Use virt-manager to create multiple VMs on your workstation. Make sure your machine is capable of hosting and running these VMs without much performance degradation. Use lightweight OS images for better performance, e.g., you may find it easier to use the lightweight ubuntu server instead of ubuntu desktop. For networking between the VMs, NAT is the default and easiest option. You can give static private IP addresses to the network interfaces in the VMs for ease of use, and the IPs should be in the same subnet as that of the virbr0 interface on your host.
Each VM (also known as a domain) has an XML file associated with it, which acts as a config file for that VM. Use virsh commands to see how the XML of an active VM looks like, and try to understand what the different XML objects mean. You can also edit this file to change the resources allocated to the VM. XML config files are useful for creating new VMs with a given configuration.
Provision 1 CPU core and 1GB RAM for each VM. At the very least, you will need to run 2 VMs on your physical machine for this assignment. So please make sure your system is good enough to host two VMs comfortably.

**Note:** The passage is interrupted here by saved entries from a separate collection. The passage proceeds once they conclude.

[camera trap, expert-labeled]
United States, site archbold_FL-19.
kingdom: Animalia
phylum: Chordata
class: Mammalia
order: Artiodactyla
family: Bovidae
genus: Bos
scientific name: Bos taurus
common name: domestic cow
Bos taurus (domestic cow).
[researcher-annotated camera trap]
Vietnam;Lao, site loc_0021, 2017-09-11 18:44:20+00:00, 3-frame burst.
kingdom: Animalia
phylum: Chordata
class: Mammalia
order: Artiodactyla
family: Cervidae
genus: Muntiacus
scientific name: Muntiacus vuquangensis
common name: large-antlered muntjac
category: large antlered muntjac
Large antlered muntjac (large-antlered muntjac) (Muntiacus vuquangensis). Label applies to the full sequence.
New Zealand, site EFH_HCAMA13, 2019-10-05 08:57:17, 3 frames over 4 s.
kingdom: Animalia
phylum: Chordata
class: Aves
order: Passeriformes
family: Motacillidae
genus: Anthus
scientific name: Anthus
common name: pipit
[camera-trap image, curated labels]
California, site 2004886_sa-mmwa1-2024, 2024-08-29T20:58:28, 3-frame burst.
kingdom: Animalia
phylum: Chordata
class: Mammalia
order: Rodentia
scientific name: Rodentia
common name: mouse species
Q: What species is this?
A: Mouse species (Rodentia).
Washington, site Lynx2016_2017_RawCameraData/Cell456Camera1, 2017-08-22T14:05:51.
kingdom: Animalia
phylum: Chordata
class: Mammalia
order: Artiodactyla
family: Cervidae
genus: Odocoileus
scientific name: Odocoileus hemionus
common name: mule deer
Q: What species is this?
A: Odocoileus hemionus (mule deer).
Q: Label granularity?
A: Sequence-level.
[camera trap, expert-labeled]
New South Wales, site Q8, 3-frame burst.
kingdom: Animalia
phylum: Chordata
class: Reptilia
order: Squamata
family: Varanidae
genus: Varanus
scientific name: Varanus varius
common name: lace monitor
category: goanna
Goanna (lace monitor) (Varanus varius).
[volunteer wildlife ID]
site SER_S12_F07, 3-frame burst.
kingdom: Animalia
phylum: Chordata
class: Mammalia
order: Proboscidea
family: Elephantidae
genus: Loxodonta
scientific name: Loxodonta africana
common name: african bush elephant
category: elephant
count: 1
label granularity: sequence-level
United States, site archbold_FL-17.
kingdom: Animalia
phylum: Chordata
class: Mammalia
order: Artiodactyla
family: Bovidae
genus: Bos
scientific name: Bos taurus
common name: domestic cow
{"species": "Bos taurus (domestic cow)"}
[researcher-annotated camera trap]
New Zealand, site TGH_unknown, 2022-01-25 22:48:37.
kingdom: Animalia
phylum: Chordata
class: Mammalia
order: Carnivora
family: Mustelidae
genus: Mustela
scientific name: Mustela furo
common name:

Familiarize yourself with the various libvirt APIs. You can learn more about libvirt here and here. Once you understand the basics, you can do a deep dive into libvirt APIs. The libvirt API concepts introduces the various APIs. The Application Development Guide is a detailed guide for application developers. The Reference Manual for libvirt is a comprehensive link for all the libvirt modules and APIs.
Finally, note that the libvirt APIs are available in multiple programming languages. You may solve this assignment in any language of your choice.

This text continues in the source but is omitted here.